What Percentage of My Reads Should Align

Mapping

Overview

Questions:

• What is mapping?

• What two things are crucial for a correct mapping?

• What is BAM?

Objectives:

• You will larn what mapping is

• A genome browser is shown that helps you to understand your data

Requirements:

• Introduction to Galaxy Analyses
• Sequence analysis
  • Quality Command: slides slides - tutorial hands-on

Time estimation: i 60 minutes

Supporting Materials:

• Slides
• Datasets
• Workflows
• Tours
• FAQs
• video Recordings
• instances Available on these Galaxies

Last modification: Nov 15, 2021

Introduction

Sequencing produces a collection of sequences without genomic context. We do not know to which part of the genome the sequences stand for to. Mapping the reads of an experiment to a reference genome is a primal step in modern genomic data analysis. With the mapping the reads are assigned to a specific location in the genome and insights like the expression level of genes can exist gained.

The short reads practise non come with position data, and then nosotros do not know what part of the genome they came from.

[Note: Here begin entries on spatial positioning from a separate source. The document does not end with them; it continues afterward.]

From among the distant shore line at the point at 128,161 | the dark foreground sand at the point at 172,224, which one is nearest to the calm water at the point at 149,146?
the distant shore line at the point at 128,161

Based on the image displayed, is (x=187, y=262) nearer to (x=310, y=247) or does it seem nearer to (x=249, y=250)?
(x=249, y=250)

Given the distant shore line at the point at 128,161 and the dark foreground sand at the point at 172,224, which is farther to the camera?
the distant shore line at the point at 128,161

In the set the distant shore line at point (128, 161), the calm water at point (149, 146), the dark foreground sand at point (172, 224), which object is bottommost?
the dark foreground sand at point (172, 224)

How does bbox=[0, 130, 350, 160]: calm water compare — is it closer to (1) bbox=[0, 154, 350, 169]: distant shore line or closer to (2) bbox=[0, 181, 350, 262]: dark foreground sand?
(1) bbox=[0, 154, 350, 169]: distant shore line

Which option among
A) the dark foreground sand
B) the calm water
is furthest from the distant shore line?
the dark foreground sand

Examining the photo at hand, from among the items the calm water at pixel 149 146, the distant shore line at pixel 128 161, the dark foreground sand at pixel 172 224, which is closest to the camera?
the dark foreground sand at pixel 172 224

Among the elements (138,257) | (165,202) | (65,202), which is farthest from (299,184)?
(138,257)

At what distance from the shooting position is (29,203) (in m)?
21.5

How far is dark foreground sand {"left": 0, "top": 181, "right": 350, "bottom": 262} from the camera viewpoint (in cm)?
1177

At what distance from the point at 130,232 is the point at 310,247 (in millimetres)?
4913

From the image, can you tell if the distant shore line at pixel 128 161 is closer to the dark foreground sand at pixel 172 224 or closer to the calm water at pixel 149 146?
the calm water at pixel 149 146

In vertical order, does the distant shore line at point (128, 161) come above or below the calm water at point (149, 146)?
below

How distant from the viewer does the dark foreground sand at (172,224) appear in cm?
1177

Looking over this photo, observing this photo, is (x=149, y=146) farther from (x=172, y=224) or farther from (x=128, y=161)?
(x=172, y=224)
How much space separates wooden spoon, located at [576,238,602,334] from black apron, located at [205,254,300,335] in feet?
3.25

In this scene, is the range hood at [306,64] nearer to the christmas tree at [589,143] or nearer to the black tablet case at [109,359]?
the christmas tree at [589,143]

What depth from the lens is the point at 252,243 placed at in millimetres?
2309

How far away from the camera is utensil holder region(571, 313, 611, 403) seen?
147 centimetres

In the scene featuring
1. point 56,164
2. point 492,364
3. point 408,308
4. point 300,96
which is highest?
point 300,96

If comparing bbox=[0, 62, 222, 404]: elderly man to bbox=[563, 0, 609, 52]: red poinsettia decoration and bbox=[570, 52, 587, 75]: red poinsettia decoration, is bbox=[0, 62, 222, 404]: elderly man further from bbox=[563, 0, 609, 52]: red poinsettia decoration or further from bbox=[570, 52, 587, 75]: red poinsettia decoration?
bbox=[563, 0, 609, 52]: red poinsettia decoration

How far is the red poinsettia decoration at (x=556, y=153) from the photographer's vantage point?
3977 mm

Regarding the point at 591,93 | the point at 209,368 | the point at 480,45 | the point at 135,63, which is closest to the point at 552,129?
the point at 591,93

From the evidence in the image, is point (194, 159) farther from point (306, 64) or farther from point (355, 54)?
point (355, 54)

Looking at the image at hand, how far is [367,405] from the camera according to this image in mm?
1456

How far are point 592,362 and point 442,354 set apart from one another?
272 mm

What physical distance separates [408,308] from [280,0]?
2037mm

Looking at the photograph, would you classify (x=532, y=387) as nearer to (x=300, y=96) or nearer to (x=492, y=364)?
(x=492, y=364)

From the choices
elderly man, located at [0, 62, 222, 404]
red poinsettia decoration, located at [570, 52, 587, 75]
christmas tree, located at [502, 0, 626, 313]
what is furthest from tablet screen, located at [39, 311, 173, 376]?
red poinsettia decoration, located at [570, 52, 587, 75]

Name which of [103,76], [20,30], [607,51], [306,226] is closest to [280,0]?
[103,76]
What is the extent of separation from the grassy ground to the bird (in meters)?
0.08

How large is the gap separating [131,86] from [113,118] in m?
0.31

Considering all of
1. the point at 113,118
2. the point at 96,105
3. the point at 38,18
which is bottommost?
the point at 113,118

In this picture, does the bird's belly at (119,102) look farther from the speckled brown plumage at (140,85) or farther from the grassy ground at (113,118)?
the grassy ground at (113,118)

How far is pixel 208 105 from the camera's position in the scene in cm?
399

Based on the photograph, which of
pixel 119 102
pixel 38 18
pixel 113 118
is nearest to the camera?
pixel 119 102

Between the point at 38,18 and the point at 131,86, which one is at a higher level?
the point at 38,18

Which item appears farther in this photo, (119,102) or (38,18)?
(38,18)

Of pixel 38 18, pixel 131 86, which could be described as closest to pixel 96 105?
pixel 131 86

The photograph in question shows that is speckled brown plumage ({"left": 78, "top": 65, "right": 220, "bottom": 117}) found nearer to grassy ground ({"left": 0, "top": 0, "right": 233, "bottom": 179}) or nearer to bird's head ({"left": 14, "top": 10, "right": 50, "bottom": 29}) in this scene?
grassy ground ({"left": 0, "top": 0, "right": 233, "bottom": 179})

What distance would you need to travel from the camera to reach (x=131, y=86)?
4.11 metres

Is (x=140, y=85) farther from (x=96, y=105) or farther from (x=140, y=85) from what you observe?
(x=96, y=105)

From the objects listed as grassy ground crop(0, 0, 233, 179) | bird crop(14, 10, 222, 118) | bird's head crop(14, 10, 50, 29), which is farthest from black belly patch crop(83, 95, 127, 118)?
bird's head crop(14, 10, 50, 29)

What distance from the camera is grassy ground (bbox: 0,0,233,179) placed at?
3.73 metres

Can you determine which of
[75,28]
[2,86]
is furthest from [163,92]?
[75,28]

We need to use the sequence of the read itself to find the corresponding region in the reference sequence. But the reference sequence can be quite long (~three billion bases for human), making information technology a daunting job to find a matching region. Since our reads are short, there may be several, equally likely places in the reference sequence from which they could accept been read. This is particularly true for repetitive regions.

In principle, nosotros could do a Smash analysis to figure out where the sequenced pieces fit best in the known genome. We would need to do that for each of the millions of reads in our sequencing data. Aligning millions of short sequences this manner may, however, take a couple of weeks. And we practise not care about the verbal base of operations to base of operations correspondence (alignment). What we are interested in is "where these reads came from". This arroyo is called mapping .

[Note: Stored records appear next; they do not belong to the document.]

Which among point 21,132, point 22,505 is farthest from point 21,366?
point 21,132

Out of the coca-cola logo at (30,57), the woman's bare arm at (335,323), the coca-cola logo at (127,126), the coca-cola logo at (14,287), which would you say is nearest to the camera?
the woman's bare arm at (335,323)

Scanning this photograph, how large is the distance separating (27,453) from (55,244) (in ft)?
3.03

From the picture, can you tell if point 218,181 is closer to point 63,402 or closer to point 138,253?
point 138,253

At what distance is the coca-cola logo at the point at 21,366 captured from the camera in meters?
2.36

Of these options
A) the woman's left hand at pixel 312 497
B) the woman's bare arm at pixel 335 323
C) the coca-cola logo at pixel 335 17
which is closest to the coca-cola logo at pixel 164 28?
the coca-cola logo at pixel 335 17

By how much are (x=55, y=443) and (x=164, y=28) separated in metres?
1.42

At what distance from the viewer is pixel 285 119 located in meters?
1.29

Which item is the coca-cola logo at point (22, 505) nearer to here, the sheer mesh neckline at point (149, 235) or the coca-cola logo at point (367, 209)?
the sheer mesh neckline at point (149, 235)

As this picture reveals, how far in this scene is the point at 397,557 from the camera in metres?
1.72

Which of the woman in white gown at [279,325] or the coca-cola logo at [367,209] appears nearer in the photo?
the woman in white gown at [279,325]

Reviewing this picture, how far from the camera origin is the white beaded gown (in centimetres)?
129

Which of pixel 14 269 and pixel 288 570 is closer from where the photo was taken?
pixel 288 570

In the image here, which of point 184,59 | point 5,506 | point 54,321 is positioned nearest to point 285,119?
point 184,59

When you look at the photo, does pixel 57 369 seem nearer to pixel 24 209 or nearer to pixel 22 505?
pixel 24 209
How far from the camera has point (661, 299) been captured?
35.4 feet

In the post-obit, we volition procedure a dataset with the mapper Bowtie2 and we volition visualize the information with the program IGV.

Agenda

In this tutorial, we will deal with:

1. Ready the data
2. Map reads on a reference genome
3. Inspection of a BAM file
4. Visualization using a Genome Browser (IGV)
5. Visualization using a Genome Browser (JBrowse)

Ready the data

hands_on Hands-on: Data upload

1. Create a new history for this tutorial and give it a proper name

   Tip: Creating a new history

   Click the new-history icon at the top of the history console.

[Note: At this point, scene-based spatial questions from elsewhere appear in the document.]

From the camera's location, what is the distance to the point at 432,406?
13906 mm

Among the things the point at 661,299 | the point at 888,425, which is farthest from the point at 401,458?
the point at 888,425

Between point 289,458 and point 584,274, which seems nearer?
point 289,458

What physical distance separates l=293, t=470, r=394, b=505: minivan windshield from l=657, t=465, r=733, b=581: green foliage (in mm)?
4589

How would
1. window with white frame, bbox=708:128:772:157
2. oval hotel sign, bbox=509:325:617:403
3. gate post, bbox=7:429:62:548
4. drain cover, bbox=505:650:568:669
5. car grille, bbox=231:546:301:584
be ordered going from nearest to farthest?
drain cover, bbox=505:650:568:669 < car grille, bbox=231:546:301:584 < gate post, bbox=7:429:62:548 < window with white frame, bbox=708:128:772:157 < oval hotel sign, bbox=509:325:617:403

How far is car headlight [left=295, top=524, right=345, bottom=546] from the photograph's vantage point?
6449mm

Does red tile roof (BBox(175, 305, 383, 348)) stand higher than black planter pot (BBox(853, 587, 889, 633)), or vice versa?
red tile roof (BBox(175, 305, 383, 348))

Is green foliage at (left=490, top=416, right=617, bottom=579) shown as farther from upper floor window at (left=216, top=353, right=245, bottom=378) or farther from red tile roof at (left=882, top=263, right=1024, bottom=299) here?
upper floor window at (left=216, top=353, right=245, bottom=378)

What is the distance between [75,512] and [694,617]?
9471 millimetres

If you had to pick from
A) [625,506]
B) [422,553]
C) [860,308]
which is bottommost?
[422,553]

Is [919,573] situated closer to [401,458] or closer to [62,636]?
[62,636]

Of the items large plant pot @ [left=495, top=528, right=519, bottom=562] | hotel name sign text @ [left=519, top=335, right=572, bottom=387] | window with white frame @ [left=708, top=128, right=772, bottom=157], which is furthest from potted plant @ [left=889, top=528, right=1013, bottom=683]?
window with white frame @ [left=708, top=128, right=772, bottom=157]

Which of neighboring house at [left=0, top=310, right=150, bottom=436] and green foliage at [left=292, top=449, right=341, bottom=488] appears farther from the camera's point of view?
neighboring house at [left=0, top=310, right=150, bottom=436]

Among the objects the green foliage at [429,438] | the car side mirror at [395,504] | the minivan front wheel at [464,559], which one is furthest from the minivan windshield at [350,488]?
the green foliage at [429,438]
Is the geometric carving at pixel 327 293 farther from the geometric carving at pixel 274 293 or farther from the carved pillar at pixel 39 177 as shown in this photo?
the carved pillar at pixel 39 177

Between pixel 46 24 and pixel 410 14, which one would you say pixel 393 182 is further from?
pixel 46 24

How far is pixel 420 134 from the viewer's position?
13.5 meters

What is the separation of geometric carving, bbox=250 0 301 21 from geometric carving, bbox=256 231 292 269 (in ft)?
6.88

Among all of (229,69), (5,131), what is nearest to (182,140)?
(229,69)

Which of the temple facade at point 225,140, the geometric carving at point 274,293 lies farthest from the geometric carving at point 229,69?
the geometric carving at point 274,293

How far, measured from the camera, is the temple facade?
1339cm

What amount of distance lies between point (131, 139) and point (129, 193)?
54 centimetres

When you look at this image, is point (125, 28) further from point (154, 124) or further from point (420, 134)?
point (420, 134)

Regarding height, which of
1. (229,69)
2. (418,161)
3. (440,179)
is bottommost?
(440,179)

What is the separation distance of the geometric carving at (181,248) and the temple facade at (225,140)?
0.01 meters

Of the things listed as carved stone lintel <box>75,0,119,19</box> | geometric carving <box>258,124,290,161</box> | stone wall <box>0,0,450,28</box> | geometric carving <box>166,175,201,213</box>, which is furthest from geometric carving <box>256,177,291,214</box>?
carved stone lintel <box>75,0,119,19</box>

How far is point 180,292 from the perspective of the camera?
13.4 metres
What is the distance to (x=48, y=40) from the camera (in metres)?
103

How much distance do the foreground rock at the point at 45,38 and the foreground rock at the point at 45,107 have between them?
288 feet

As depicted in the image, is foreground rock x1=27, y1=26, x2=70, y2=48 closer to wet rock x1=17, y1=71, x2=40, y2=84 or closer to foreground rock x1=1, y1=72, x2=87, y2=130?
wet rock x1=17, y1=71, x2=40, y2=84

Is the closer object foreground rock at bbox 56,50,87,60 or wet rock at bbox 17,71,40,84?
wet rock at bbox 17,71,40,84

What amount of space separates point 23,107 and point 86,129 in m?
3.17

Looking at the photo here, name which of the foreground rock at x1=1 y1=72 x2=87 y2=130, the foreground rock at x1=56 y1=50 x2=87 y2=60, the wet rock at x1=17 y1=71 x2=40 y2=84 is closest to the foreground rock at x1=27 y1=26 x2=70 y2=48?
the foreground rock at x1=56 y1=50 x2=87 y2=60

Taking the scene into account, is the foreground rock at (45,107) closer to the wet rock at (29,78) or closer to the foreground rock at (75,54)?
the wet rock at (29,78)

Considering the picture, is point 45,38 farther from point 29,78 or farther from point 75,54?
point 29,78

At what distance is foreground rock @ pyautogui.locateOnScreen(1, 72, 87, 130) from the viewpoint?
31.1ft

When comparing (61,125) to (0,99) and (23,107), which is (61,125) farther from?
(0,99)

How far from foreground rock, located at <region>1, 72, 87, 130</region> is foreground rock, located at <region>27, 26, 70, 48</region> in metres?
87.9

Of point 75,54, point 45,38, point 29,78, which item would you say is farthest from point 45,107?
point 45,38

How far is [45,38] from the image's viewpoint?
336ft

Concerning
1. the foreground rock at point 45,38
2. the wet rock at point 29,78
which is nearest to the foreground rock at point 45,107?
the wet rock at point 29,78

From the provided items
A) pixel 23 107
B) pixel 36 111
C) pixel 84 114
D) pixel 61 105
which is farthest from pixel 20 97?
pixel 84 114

   If the new-history is missing:

   1. Click on the milky way-gear icon (History options) on the meridian of the history panel
   2. Select the option Create New from the carte

   Tip: Renaming a history

   1. Click on Unnamed history (or the current name of the history) (Click to rename history) at the height of your history panel
   2. Type the new name
   3. Press Enter

2. Import wt_H3K4me3_read1.fastq.gz and wt_H3K4me3_read2.fastq.gz from Zenodo or from the data library (enquire your instructor)

                       https://zenodo.org/record/1324070/files/wt_H3K4me3_read1.fastq.gz https://zenodo.org/record/1324070/files/wt_H3K4me3_read2.fastq.gz                                      

   Tip: Importing via links

   • Copy the link location

   • Open the Galaxy Upload Manager ( galaxy-upload on the meridian-right of the tool panel)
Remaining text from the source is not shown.